• **TASK**
Rewrite the items below with every "camera" changed to "photographer" and everything else unchanged, leaving out the pictures.

:: SUPPLIED RECORDS

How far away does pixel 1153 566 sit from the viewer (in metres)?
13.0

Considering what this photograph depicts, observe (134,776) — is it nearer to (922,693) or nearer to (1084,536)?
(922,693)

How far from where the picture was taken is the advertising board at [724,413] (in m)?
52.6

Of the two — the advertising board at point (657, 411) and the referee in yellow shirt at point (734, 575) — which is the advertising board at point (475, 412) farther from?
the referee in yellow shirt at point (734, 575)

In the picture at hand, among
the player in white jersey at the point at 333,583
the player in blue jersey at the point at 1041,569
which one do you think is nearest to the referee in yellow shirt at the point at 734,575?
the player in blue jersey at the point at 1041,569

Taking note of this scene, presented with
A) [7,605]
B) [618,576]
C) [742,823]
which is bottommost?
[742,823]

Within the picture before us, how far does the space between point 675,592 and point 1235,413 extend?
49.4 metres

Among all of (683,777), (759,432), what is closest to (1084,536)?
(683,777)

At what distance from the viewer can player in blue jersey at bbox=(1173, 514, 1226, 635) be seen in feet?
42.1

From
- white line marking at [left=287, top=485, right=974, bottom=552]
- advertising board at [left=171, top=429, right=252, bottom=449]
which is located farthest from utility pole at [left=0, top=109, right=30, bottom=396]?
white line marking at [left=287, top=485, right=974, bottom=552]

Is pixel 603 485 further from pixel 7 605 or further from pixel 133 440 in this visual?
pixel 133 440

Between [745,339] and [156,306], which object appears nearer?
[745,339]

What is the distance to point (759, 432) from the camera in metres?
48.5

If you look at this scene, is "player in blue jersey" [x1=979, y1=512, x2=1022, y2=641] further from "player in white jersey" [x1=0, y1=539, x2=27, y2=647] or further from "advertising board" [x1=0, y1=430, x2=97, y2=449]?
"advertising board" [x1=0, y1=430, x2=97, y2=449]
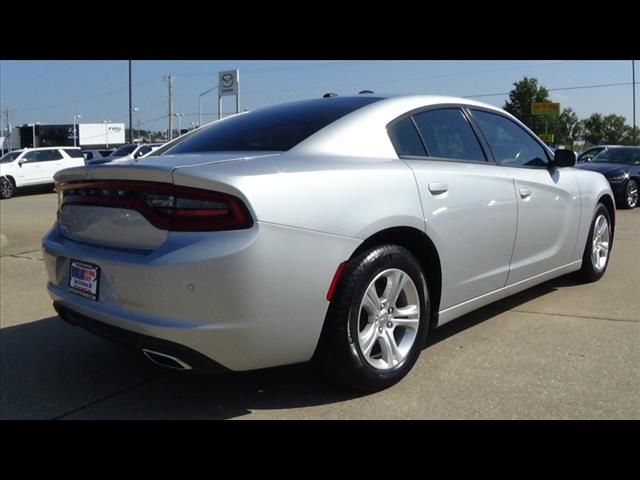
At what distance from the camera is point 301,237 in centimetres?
257

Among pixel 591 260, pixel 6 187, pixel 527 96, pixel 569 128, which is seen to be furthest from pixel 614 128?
pixel 591 260

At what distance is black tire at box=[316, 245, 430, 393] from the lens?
2.75 meters

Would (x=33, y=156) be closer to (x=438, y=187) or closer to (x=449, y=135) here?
(x=449, y=135)

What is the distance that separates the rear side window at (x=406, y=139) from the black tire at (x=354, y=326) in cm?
60

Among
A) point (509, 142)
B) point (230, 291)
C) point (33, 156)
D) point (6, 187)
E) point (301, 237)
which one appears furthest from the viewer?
point (33, 156)

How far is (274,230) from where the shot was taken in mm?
2490

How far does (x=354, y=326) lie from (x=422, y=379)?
64 cm


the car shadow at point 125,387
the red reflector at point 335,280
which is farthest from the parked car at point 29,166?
the red reflector at point 335,280

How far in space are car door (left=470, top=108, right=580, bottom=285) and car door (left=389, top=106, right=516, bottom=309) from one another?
15 cm

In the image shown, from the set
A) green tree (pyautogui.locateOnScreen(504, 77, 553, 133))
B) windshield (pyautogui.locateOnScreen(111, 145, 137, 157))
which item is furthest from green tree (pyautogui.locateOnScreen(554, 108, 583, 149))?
windshield (pyautogui.locateOnScreen(111, 145, 137, 157))

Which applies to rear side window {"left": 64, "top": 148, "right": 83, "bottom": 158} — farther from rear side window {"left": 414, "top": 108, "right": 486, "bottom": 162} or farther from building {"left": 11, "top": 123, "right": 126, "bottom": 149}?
building {"left": 11, "top": 123, "right": 126, "bottom": 149}

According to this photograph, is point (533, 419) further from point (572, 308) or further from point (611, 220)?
point (611, 220)

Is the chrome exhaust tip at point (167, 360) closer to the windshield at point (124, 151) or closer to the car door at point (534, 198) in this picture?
the car door at point (534, 198)
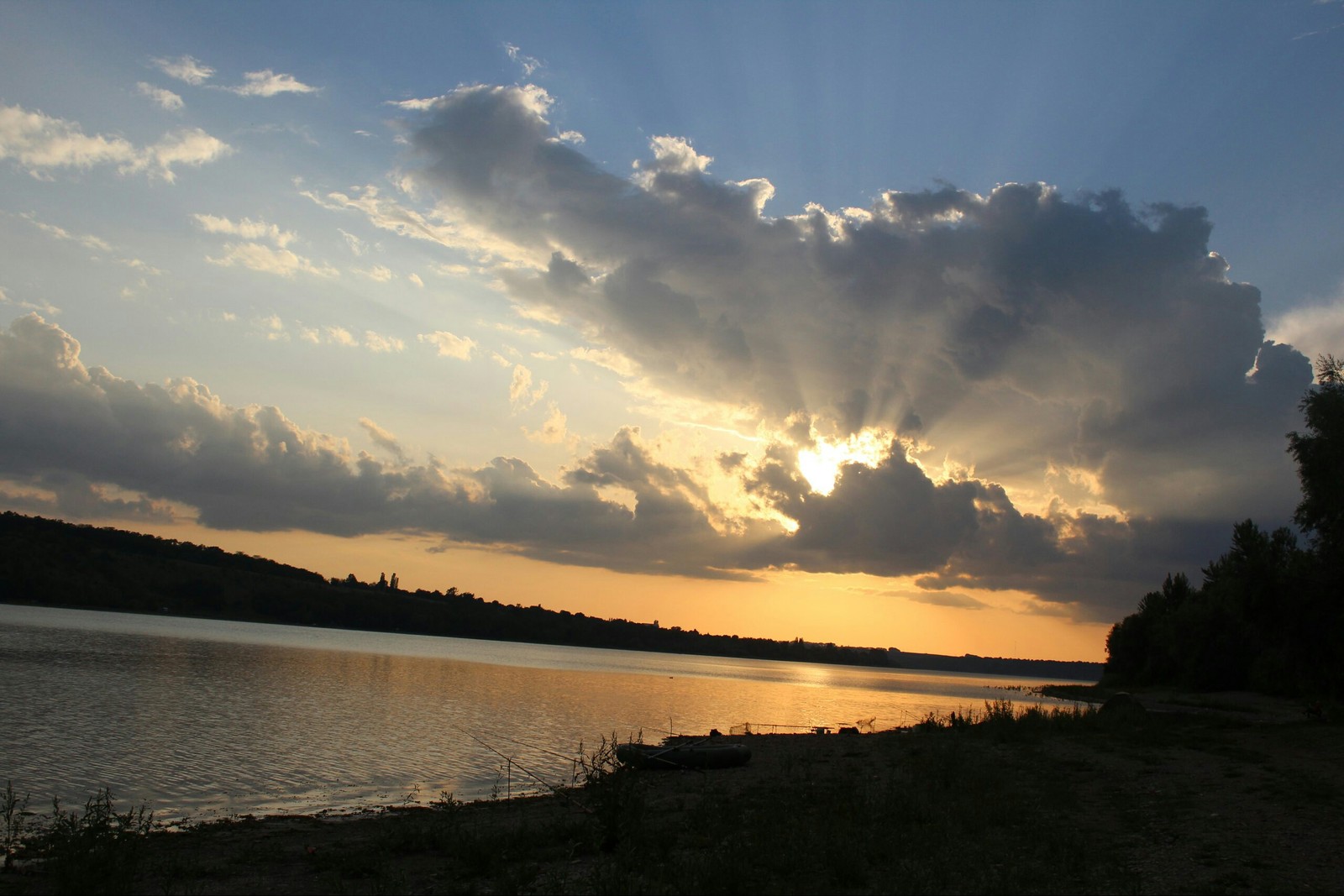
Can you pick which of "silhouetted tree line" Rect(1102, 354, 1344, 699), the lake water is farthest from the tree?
the lake water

::::

• **EXERCISE OUTPUT**
How far away does pixel 1153 566 sit from the viewer (in metres)?
13.0

Considering what this photograph depicts, observe (134,776) — is it nearer to (922,693) or nearer to (1084,536)?
(922,693)

How far from where the picture was taken is the advertising board at [724,413] (in m)?
52.6

Of the two — the advertising board at point (657, 411) and the referee in yellow shirt at point (734, 575) — which is the advertising board at point (475, 412) farther from?
the referee in yellow shirt at point (734, 575)

In the picture at hand, among
the player in white jersey at the point at 333,583
the player in blue jersey at the point at 1041,569
which one do you think is nearest to the referee in yellow shirt at the point at 734,575?
the player in blue jersey at the point at 1041,569

Taking note of this scene, presented with
A) [7,605]
B) [618,576]
C) [742,823]
which is bottommost?
[742,823]

Within the picture before us, how far does the space between point 675,592 and point 1235,413 extend?
49.4 metres

Among all of (683,777), (759,432), what is closest to (1084,536)?
(683,777)

At what distance from the viewer can player in blue jersey at bbox=(1173, 514, 1226, 635) be seen in feet?
42.1

From
- white line marking at [left=287, top=485, right=974, bottom=552]
- advertising board at [left=171, top=429, right=252, bottom=449]
which is located farthest from utility pole at [left=0, top=109, right=30, bottom=396]?
white line marking at [left=287, top=485, right=974, bottom=552]

Is pixel 603 485 further from pixel 7 605 or further from pixel 133 440 in this visual?
pixel 133 440

Between [745,339] and [156,306], which object appears nearer?
[745,339]

What is the distance to point (759, 432) from the photographer in metres?
48.5

If you look at this scene, is "player in blue jersey" [x1=979, y1=512, x2=1022, y2=641] further from "player in white jersey" [x1=0, y1=539, x2=27, y2=647] or further from "advertising board" [x1=0, y1=430, x2=97, y2=449]?
"advertising board" [x1=0, y1=430, x2=97, y2=449]
At what distance from the photographer is point 301,237 in centimetres?
257

Among pixel 591 260, pixel 6 187, pixel 527 96, pixel 569 128, which is seen to be furthest from pixel 614 128?
pixel 591 260

At what distance is black tire at box=[316, 245, 430, 393] from the lens?
2.75 meters

Would (x=33, y=156) be closer to (x=438, y=187) or closer to (x=449, y=135) here?
(x=449, y=135)

What is the distance that separates the rear side window at (x=406, y=139) from the black tire at (x=354, y=326) in cm?
60

Among
A) point (509, 142)
B) point (230, 291)
C) point (33, 156)
D) point (6, 187)
E) point (301, 237)
which one appears furthest from the viewer?
point (33, 156)

How far is (274,230) from where the shot was taken in mm?
2490

How far does (x=354, y=326) lie from (x=422, y=379)?
64 cm


the car shadow at point 125,387
the red reflector at point 335,280
which is farthest from the parked car at point 29,166?
the red reflector at point 335,280

How far in space are car door (left=470, top=108, right=580, bottom=285) and car door (left=389, top=106, right=516, bottom=309) from one another?
15 cm

In the image shown, from the set
A) green tree (pyautogui.locateOnScreen(504, 77, 553, 133))
B) windshield (pyautogui.locateOnScreen(111, 145, 137, 157))
which item is furthest from green tree (pyautogui.locateOnScreen(554, 108, 583, 149))?
windshield (pyautogui.locateOnScreen(111, 145, 137, 157))

Which applies to rear side window {"left": 64, "top": 148, "right": 83, "bottom": 158} — farther from rear side window {"left": 414, "top": 108, "right": 486, "bottom": 162} or farther from building {"left": 11, "top": 123, "right": 126, "bottom": 149}?
building {"left": 11, "top": 123, "right": 126, "bottom": 149}

According to this photograph, is point (533, 419) further from point (572, 308) or further from point (611, 220)?
point (611, 220)

Is the chrome exhaust tip at point (167, 360) closer to the windshield at point (124, 151) or closer to the car door at point (534, 198) in this picture?
the car door at point (534, 198)
Can you pick which of "silhouetted tree line" Rect(1102, 354, 1344, 699), the lake water is farthest from the tree?
the lake water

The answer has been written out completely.